Pasta di grano duro. Il cui colore si soffermò per parecchi istanti, uno attaccato all’altro, nello sguardo di loro due che la stavano osservando per la prima volta.

Osservavano quella distesa di mare immobile.

Si erano completamente perduti.

Affogati d’un tratto dentro quegli istanti frutto di una somma reale di una visione moltiplicata con un respiro non respirato. Perché il respiro non c’era più.

Però era rimasto lo sguardo. E lo sguardo era andato avanti dentro la leggerezza che li dominava.

Il loro sguardo all’improvviso si era precipitato correndo avanti, veloce e sotto quella spinta sottile di una visione che si allargava si stavano accorgendo che la via aveva cominciato ad innalzarsi.

La strada che avevano percorso inizialmente era scomparsa. In terra non c’erano più le pietre dal color grigio-scuro.

Quella che potevano ora vedere era una via di pasta di grano duro. Una via che prendeva una direzione che andava verso l’alto.

Era fatta di pasta di grano duro, di piccolo formato. Un mosaico perfetto di tante rotelline di pasta di grano duro e questa via nuova che era apparsa era di colore oro.

L’oro della pasta.

L’oro del grano.

L’oro.

La luminosità dominava.

Era sparito d’un tratto quel grigio scurissimo tipico di una via notturna o di un sogno (troppo) lucido.

Oro.

Ma non era un colore indefinito. Non era neppure una sensazione.

Quel colore aveva la stessa forma della pasta di grano duro dalla forma di piccole rotelle.

Rotelline di pasta dorata.

Era una via. E non produceva fatica camminare su quella via. Soprattutto dopo che la strada grigio-scuro era scomparsa.

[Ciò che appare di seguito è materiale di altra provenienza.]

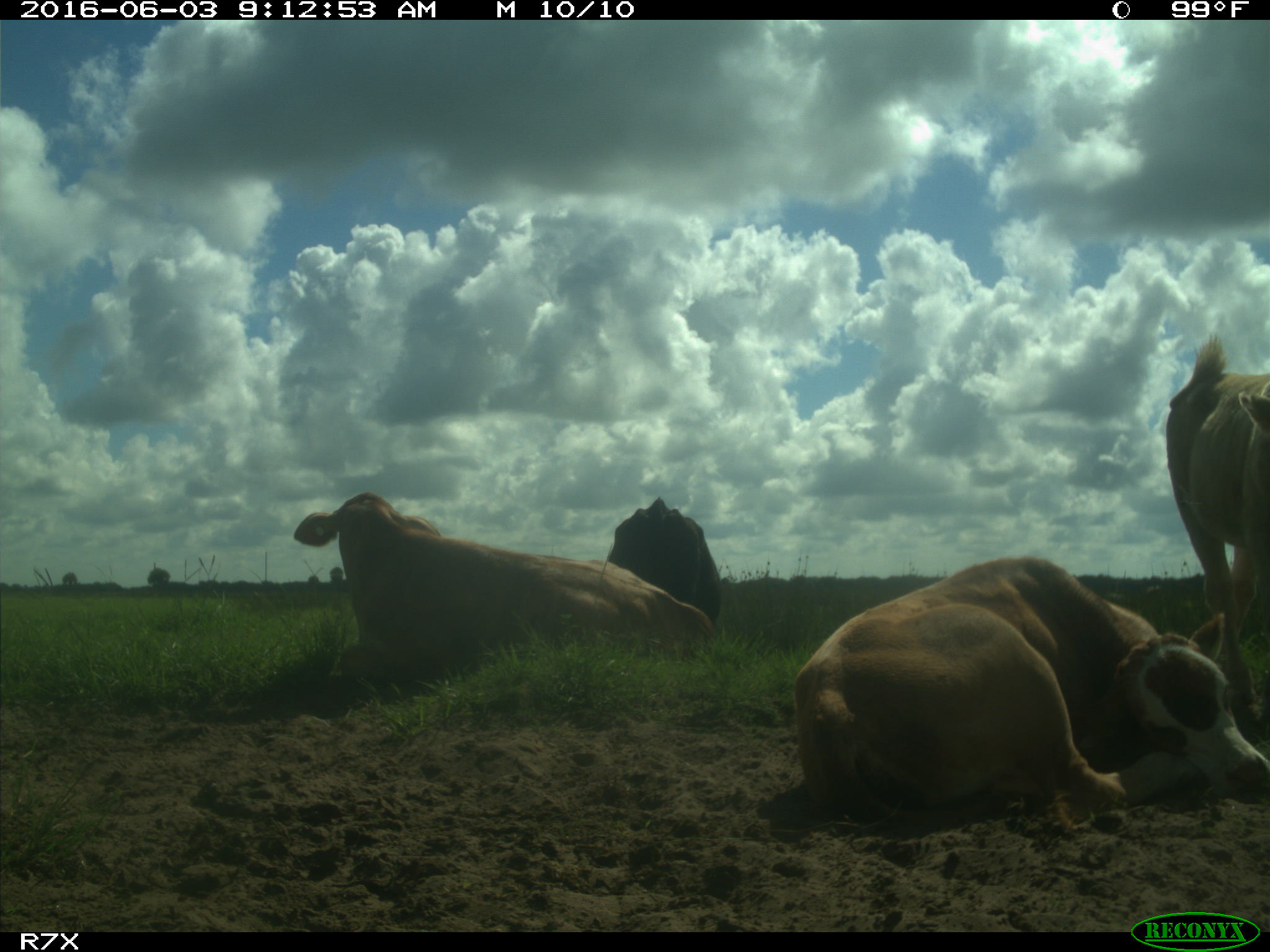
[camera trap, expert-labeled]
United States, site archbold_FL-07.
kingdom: Animalia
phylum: Chordata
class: Mammalia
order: Artiodactyla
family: Bovidae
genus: Bos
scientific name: Bos taurus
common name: domestic cow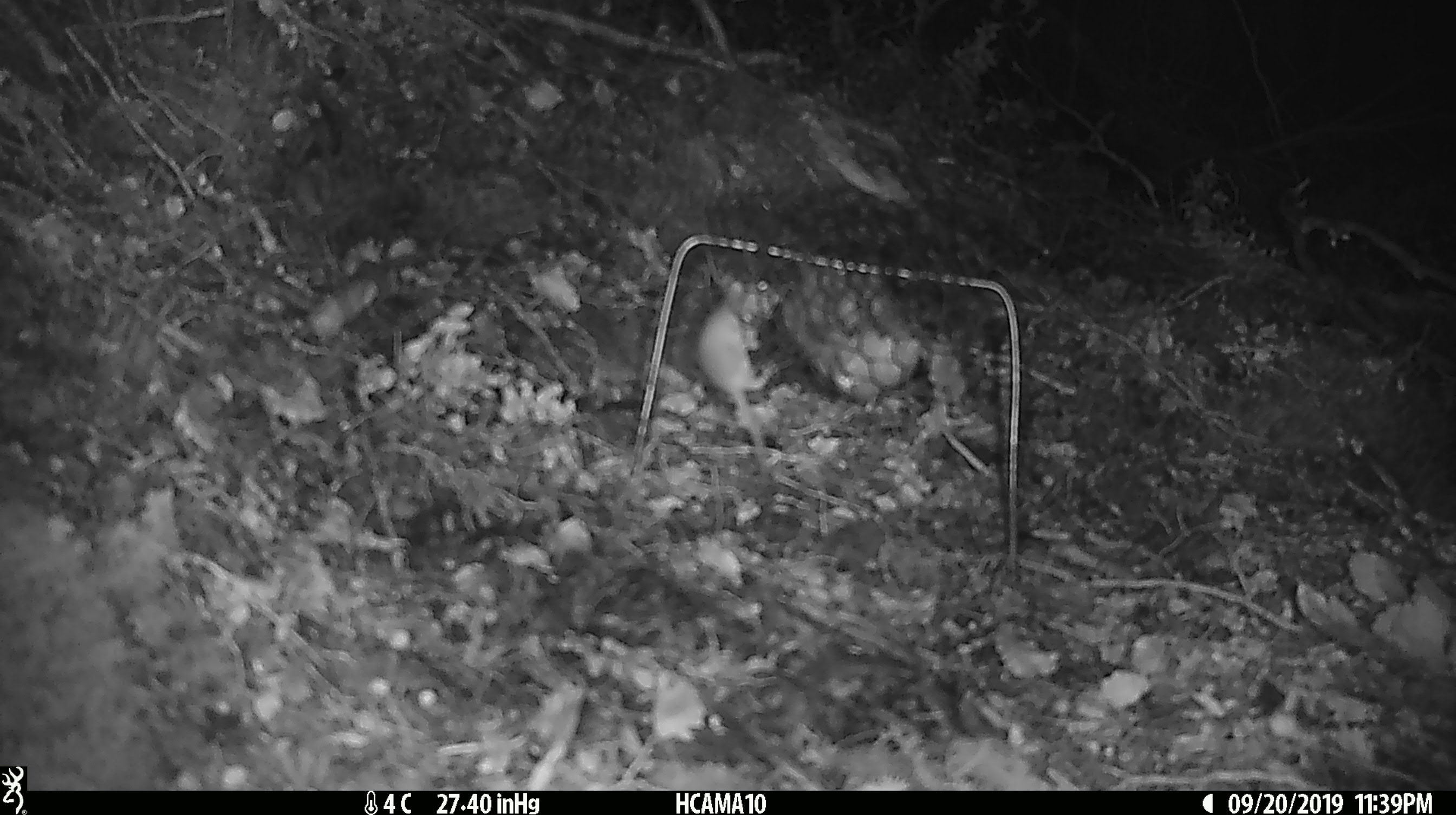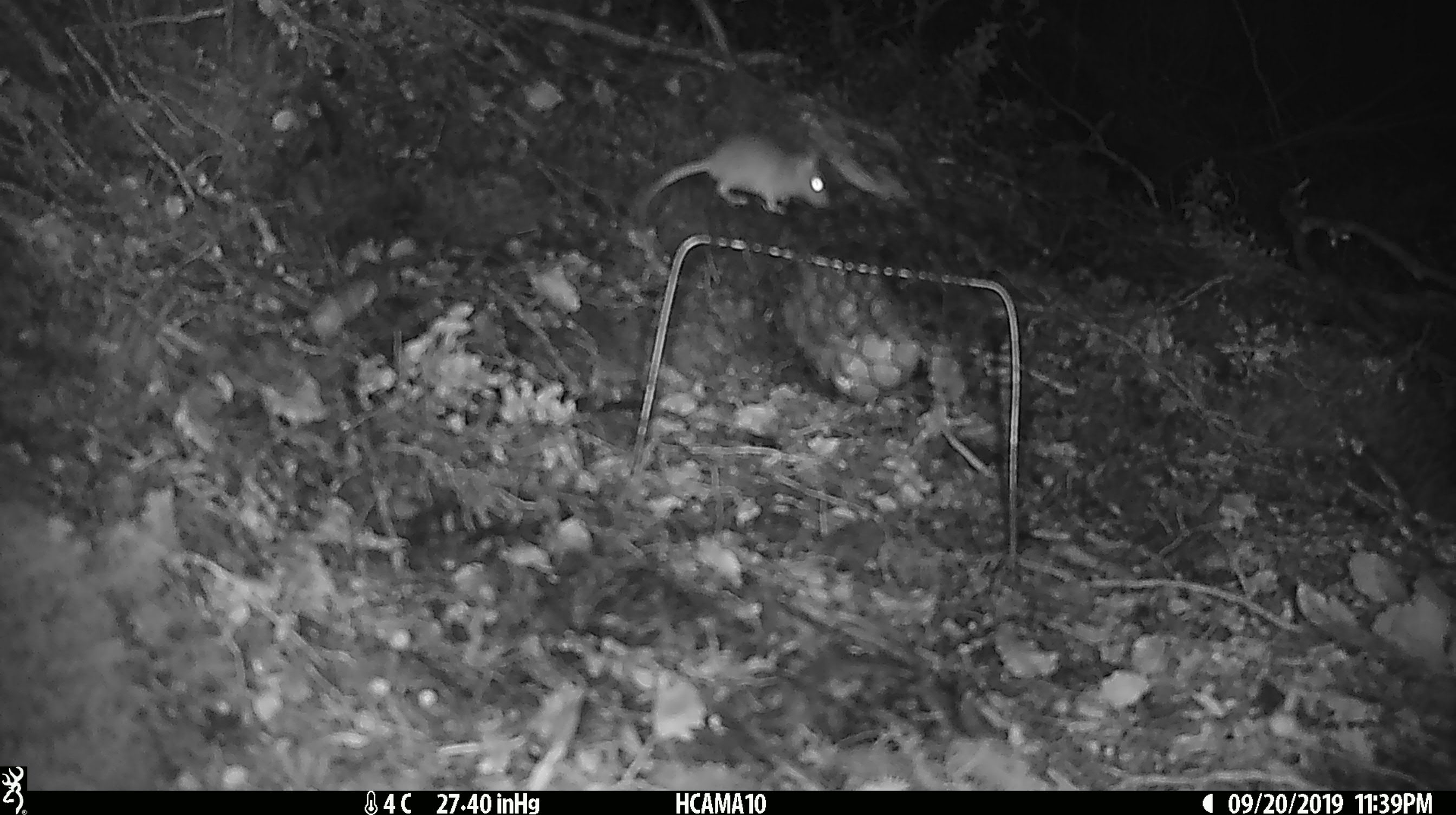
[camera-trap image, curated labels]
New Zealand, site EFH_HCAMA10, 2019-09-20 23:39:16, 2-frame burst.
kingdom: Animalia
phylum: Chordata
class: Mammalia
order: Rodentia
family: Muridae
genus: Mus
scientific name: Mus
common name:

Lei, però, si era accorta che se si voltava indietro, poteva ancora vederla. E allora il “senso dorato” spariva e tornava il colore grigio-scuro. L’anteprima del nero.

Era come guardare da lontano l’immagine di un vicolo di notte. Senza illuminazione. Senza possibilità di fuga. Senza nulla. Tranne che quella possibilità di entrare. In un vicolo. Nulla. Tranne che quel vicolo. Tranne che quella possibilità di avvicinarsi.

Non le faceva paura.

Era solo un’altra percezione.

Era solo un altro modo.

Di vedere.

Chi non voleva vedere la via di pasta di grano duro dal colore/senso dorato che saliva in alto stranamente, però, poteva vedere la stessa, identica via. Era sempre una via fatta di pasta. Solo che questa volta la pasta sembrava essere stata dipinta di una qualche sfumatura accentuata di grigio molto scuro.

Ma era un’oscurità scolpita. Modellata dai lineamenti che definivano quella rotella.

Era la stessa, piccola rotella di pasta che faceva parte dello stesso mare di rotelle che andavano verso l’alto.

Era la differente percezione. Solo questo.

Lei lo aveva capito.

Non era sbagliato. Non era neppure giusto.

Era la “libera scelta”.

Libera.

Scelta.

E si accorse che invece lui non voleva vedere oltre in quella situazione nuova in cui si trovavano.

Prima lo percepì.

Ebbe un respiro non respirato.

E lo percepì.

Poi lo vide.

(Perché il senso della visione era tutto quello che aveva.)

Lo vide rimanere sulla sua posizione.

Ecco.

Fu così.

Lei avrebbe visto il mare di via di grano duro dorato. Lui, invece, si era lasciato assorbire in quello grigio-scuro. Ma tutto intorno a quella via potevano (comunque) vedere il cielo. Un cielo. Semplicemente un cielo.